Когда лагерь обнесли частоколом и закончили строительство длинного дома, чтобы леди Од могла там укрыться, спешить больше было некуда. Кое-какие детали судна изготовляли в сараях корабельных плотников, но основная работа развернулась у реки, под лагерем, где берег, очищенный от зарослей кустарника, превратился в морское побережье, в лесу с раннего утра до позднего вечера стучали топоры, люди искали и валили изогнутые стволы и ветви, которые подошли бы для дугообразных боков и краспиц[82]корабля. А посреди этого шума и гама, у берега, на укрепленных сваях, лежал гигантский обтесанный ствол дуба — будущий киль судна, которое весной повезет леди Од в Исландию. Вскоре установили изогнутый нос и корму, и «Дева-тюлень» стала принимать свой облик — гордый и изящный, который покажет себя во всей красе, когда ее спустят на воду.

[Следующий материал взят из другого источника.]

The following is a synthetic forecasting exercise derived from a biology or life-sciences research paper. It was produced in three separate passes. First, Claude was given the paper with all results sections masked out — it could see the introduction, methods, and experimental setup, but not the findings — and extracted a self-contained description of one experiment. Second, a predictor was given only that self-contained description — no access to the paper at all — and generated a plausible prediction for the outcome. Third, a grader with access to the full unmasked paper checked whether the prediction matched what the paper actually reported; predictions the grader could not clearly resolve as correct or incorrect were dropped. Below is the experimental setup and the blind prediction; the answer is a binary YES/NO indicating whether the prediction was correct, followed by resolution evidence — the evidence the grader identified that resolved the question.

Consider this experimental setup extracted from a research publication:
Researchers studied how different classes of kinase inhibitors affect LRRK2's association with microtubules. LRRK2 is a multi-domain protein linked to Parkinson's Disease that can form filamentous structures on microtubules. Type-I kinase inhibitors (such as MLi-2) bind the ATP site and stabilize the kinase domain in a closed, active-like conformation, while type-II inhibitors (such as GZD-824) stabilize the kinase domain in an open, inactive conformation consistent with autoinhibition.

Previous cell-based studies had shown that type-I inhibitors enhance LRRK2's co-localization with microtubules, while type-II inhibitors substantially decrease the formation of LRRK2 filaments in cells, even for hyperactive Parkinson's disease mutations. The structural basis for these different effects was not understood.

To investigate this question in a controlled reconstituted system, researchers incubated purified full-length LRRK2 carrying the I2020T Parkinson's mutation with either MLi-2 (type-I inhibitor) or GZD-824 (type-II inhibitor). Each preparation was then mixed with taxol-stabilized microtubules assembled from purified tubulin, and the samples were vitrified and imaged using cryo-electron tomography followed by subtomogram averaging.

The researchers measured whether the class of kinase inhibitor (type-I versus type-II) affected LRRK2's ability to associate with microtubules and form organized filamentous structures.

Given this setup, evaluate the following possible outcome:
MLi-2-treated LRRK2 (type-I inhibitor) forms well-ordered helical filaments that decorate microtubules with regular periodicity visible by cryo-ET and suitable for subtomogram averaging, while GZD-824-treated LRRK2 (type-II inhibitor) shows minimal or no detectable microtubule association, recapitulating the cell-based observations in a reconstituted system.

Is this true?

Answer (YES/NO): NO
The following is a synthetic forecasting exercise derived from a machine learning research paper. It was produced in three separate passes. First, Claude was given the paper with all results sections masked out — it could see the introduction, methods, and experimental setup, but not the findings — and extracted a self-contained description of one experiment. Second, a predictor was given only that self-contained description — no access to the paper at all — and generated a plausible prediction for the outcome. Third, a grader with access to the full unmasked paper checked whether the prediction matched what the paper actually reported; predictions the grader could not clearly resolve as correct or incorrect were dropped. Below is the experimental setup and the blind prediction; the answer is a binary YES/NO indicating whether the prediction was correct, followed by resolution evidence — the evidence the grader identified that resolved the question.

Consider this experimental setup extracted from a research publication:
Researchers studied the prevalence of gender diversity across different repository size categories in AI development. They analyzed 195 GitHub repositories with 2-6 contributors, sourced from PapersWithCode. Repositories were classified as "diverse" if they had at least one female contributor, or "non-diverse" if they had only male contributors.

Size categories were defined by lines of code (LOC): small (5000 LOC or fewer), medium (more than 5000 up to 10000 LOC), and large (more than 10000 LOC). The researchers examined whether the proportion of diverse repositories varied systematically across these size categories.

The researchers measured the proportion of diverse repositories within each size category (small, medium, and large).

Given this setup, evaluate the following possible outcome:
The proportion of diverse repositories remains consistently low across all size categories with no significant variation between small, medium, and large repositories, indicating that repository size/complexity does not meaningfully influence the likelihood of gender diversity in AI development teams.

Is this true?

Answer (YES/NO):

Осень вступила в свои права, и река окрасилась в золотистый цвет от опавших березовых листьев, и по всему берегу люди со стругами[83]и резцами разрубали и обтесывали доски, и выпаривали их над ямами с горячими камнями, и скрепляли на боках корабля, а кузнец ковал железные болты, на которых будет держаться корабль во время путешествия по северным морям.
Основную работу, под неусыпным надзором пары опытных корабельных плотников, делали те, кто вскоре поплывет на новом корабле, и команда «Фионулы», стоявшей дальше, вниз по реке, на отмели, с людьми на борту, готовыми выполнить любой приказ госпожи.
Днем звуки из лагеря и с берега заглушали шорохи леса, но ночью, когда воины засыпали, среди деревьев пробуждались голоса, и лес, казалось, надвигался на лагерь в темноте. Близилась мрачная, холодная пора года, и волки выли совсем близко, за частоколом, так что по углам лагеря стояли горящие факелы и люди, с топорами наготове, охраняли около загонов своих пони.